##### The records #####

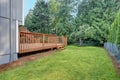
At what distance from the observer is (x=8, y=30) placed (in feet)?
30.5

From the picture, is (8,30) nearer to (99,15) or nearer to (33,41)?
(33,41)

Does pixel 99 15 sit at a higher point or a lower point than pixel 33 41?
higher

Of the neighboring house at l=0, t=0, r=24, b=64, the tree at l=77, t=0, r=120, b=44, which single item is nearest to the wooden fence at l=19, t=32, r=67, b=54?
the neighboring house at l=0, t=0, r=24, b=64

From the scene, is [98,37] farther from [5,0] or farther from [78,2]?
[5,0]

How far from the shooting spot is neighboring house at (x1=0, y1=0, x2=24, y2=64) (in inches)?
347

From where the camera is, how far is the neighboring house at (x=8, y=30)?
880cm

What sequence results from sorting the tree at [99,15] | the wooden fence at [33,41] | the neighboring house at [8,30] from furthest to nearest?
the tree at [99,15] → the wooden fence at [33,41] → the neighboring house at [8,30]

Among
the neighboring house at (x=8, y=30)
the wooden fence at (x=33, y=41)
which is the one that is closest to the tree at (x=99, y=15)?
the wooden fence at (x=33, y=41)

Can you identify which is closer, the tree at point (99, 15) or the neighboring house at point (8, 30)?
the neighboring house at point (8, 30)

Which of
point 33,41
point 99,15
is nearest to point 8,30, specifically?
point 33,41

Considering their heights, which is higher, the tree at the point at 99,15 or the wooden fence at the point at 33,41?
the tree at the point at 99,15

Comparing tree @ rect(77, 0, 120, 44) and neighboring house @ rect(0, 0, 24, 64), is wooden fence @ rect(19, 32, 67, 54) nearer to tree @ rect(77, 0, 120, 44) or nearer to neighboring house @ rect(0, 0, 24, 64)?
neighboring house @ rect(0, 0, 24, 64)

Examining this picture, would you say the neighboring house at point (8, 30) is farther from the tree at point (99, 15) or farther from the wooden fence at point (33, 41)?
the tree at point (99, 15)

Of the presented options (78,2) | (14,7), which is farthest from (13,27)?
(78,2)
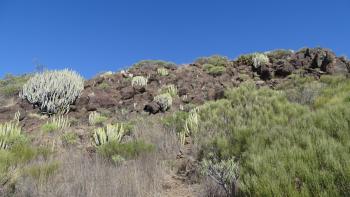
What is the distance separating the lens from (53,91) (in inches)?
491

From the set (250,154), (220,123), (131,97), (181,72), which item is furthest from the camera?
(181,72)

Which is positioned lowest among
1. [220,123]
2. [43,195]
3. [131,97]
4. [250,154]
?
[43,195]

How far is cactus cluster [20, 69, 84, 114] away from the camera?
12109 millimetres

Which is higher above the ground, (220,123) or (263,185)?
(220,123)

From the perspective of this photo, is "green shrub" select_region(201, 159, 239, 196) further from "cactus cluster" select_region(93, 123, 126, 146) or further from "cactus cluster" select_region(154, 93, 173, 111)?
"cactus cluster" select_region(154, 93, 173, 111)

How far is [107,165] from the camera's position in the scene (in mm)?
5812

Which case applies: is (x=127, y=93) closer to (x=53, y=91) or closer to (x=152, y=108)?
(x=152, y=108)

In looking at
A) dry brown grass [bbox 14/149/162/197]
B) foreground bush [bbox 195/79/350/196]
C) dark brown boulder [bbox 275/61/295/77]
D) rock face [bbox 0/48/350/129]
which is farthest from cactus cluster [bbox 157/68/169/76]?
dry brown grass [bbox 14/149/162/197]

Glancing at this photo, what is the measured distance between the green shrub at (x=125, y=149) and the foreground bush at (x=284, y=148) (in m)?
1.04

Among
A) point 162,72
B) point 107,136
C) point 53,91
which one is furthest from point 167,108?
point 162,72

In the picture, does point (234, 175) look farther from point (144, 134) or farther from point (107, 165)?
point (144, 134)

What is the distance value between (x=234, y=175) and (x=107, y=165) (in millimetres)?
2275

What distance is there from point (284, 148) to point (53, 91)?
31.8 feet

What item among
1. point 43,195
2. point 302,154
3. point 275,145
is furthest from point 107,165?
point 302,154
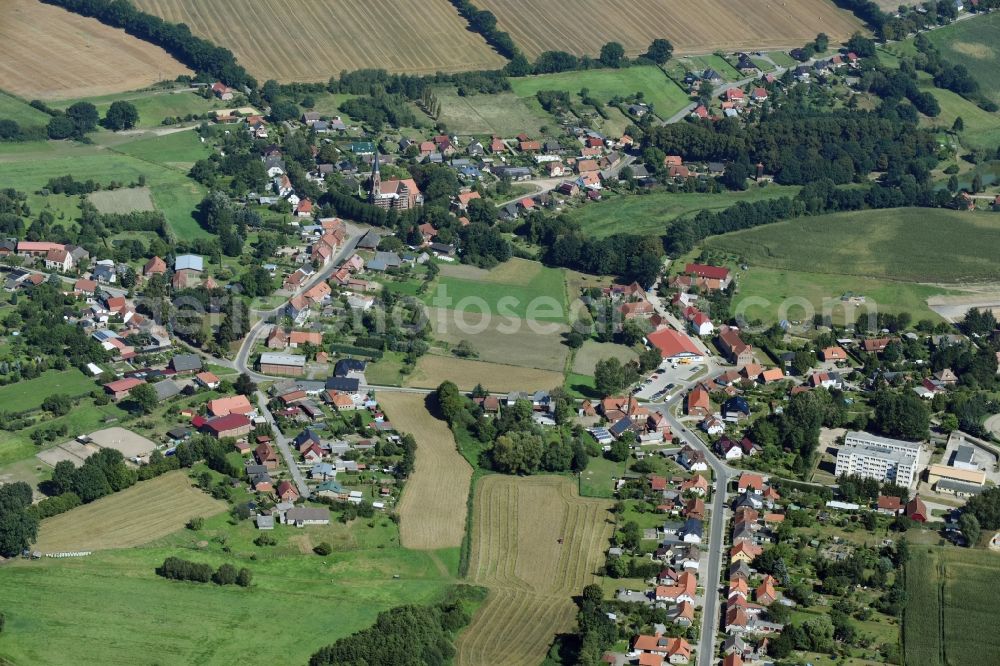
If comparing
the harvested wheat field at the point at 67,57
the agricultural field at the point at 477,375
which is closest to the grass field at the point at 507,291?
the agricultural field at the point at 477,375

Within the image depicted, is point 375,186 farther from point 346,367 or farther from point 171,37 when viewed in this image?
point 171,37

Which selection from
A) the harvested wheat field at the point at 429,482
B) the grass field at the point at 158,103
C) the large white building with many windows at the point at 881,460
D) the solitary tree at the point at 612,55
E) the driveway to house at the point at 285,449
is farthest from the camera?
the solitary tree at the point at 612,55

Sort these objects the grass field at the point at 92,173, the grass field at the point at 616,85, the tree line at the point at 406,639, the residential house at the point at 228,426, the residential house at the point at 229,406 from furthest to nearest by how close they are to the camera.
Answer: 1. the grass field at the point at 616,85
2. the grass field at the point at 92,173
3. the residential house at the point at 229,406
4. the residential house at the point at 228,426
5. the tree line at the point at 406,639

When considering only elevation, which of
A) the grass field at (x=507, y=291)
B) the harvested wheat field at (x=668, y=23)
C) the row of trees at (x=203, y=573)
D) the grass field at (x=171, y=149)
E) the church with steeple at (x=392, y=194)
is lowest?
the grass field at (x=507, y=291)

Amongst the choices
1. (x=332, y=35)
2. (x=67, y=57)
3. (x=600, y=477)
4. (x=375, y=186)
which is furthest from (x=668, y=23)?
(x=600, y=477)

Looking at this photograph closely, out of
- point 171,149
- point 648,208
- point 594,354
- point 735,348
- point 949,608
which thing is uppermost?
point 171,149

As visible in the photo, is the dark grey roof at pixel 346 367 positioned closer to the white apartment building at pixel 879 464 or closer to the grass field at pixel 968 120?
the white apartment building at pixel 879 464
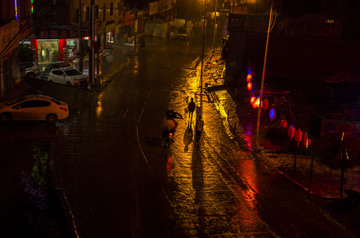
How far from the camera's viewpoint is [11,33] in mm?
26469

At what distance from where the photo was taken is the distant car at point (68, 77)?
3412 cm

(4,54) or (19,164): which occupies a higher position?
(4,54)

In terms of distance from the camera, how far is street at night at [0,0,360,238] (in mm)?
13039

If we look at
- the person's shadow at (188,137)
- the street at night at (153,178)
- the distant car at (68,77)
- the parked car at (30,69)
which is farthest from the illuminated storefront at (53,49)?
the person's shadow at (188,137)

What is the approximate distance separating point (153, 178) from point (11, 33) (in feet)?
50.2

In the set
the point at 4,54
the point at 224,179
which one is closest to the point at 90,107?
the point at 4,54

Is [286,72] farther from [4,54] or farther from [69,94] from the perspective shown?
[4,54]

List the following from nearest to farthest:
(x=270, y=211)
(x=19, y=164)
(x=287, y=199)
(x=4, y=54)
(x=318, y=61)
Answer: (x=270, y=211) → (x=287, y=199) → (x=19, y=164) → (x=4, y=54) → (x=318, y=61)

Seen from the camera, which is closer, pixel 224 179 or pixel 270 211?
pixel 270 211

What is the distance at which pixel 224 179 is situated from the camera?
17500 millimetres

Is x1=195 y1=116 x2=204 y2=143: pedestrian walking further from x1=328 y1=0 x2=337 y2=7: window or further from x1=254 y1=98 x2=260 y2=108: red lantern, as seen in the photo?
x1=328 y1=0 x2=337 y2=7: window

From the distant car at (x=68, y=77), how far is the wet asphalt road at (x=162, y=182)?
4.51 meters

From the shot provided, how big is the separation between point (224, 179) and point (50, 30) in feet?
88.4

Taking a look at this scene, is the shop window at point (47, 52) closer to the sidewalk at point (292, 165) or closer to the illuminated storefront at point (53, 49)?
the illuminated storefront at point (53, 49)
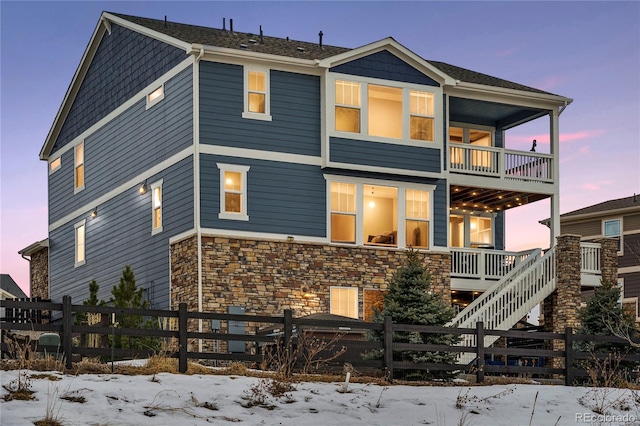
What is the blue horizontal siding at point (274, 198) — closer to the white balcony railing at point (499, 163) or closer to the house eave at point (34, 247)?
the white balcony railing at point (499, 163)

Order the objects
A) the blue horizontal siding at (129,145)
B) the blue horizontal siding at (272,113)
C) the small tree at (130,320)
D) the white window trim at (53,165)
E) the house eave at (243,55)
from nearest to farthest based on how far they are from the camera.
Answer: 1. the small tree at (130,320)
2. the house eave at (243,55)
3. the blue horizontal siding at (272,113)
4. the blue horizontal siding at (129,145)
5. the white window trim at (53,165)

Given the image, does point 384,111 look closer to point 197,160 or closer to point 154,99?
point 197,160

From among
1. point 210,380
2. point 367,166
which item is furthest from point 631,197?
point 210,380

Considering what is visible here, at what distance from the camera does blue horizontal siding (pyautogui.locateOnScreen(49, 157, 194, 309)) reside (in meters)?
29.0

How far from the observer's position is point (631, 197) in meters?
50.3

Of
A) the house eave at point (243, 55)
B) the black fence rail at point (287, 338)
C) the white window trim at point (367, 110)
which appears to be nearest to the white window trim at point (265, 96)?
the house eave at point (243, 55)

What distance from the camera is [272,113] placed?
29047 millimetres

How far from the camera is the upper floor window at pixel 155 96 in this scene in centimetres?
3054

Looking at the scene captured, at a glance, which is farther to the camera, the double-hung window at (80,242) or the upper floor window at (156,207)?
the double-hung window at (80,242)

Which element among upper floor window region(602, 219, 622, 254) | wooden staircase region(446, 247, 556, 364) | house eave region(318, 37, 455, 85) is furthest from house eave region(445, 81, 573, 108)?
upper floor window region(602, 219, 622, 254)

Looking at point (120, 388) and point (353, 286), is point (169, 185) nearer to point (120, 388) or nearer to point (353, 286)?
point (353, 286)

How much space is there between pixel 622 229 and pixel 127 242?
26935 millimetres

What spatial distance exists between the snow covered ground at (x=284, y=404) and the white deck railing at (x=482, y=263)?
11.9 m

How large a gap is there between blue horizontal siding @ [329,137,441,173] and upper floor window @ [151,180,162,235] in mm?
5621
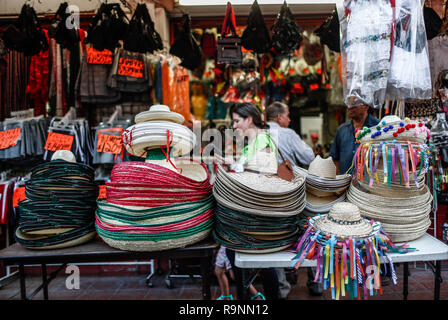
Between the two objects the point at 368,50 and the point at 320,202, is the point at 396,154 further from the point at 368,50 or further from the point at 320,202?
the point at 368,50

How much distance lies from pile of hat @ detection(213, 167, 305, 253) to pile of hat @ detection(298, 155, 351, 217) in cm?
26

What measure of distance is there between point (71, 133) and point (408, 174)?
3405 mm

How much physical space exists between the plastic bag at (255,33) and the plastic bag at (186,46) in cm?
61

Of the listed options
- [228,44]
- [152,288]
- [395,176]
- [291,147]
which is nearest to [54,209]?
[152,288]

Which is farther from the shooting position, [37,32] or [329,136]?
[329,136]

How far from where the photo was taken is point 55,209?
1878mm

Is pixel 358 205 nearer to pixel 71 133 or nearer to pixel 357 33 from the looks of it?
pixel 357 33

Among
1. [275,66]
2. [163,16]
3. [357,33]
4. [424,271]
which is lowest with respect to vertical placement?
[424,271]

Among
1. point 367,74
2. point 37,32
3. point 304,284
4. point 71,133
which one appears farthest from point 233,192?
point 37,32

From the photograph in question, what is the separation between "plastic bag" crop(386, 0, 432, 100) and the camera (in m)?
2.13

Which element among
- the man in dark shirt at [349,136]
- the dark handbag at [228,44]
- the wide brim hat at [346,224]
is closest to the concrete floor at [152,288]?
the man in dark shirt at [349,136]

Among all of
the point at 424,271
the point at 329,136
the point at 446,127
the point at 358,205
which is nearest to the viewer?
the point at 358,205

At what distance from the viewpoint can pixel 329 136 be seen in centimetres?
676

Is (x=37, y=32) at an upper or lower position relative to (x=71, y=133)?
upper
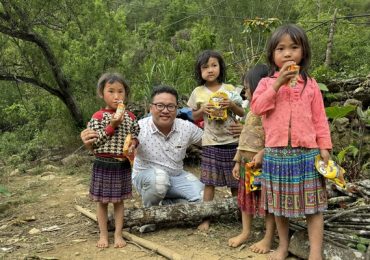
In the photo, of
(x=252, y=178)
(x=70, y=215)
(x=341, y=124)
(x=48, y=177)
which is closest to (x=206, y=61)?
(x=252, y=178)

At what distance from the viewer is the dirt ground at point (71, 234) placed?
9.68ft

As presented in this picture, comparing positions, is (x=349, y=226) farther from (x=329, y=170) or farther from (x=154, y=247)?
(x=154, y=247)

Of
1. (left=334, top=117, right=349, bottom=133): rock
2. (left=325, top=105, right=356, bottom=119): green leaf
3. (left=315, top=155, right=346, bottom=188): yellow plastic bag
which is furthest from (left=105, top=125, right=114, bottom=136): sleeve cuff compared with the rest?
(left=334, top=117, right=349, bottom=133): rock

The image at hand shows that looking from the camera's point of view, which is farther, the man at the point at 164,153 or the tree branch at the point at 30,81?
the tree branch at the point at 30,81

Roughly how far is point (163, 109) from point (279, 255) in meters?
1.48

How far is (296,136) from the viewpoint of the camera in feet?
8.04

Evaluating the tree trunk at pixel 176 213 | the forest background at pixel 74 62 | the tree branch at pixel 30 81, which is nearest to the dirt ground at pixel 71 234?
the tree trunk at pixel 176 213

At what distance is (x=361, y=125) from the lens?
470cm

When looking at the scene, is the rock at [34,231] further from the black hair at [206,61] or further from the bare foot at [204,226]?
the black hair at [206,61]

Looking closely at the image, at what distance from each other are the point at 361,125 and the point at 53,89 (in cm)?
557

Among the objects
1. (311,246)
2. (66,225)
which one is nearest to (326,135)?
(311,246)

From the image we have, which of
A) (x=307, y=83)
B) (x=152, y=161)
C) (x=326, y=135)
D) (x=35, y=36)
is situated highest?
(x=35, y=36)

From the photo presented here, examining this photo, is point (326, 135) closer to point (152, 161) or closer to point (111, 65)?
point (152, 161)

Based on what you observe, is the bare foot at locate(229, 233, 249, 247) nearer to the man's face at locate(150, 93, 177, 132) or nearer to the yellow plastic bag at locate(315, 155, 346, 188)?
the yellow plastic bag at locate(315, 155, 346, 188)
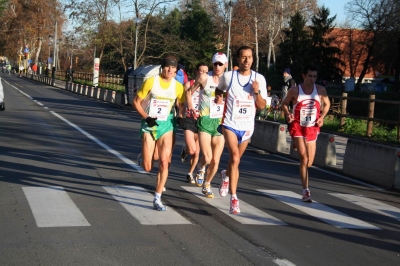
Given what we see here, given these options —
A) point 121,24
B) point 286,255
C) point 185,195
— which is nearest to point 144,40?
point 121,24

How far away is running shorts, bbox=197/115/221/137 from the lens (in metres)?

#####

• [Description of the task]
Copy the listing from the line containing "From the photo presented" through the end of the listing, both included, replacing "nearer" with "closer" and leaving everything else unchanged. Omit the pictures.

• [Result]
From the photo presented here, examining this photo, is point (326, 135) closer to point (152, 161) or closer to point (111, 65)?
point (152, 161)

Based on what you observe, is the bare foot at locate(229, 233, 249, 247) closer to the man's face at locate(150, 93, 177, 132) or closer to the yellow plastic bag at locate(315, 155, 346, 188)?
the yellow plastic bag at locate(315, 155, 346, 188)
Given what we see here, given these options —
A) point 121,24
B) point 286,255
C) point 185,195
— which is nearest to point 144,40?
point 121,24

How far away is running shorts, bbox=197/115/221/137 from the lens (in metres)?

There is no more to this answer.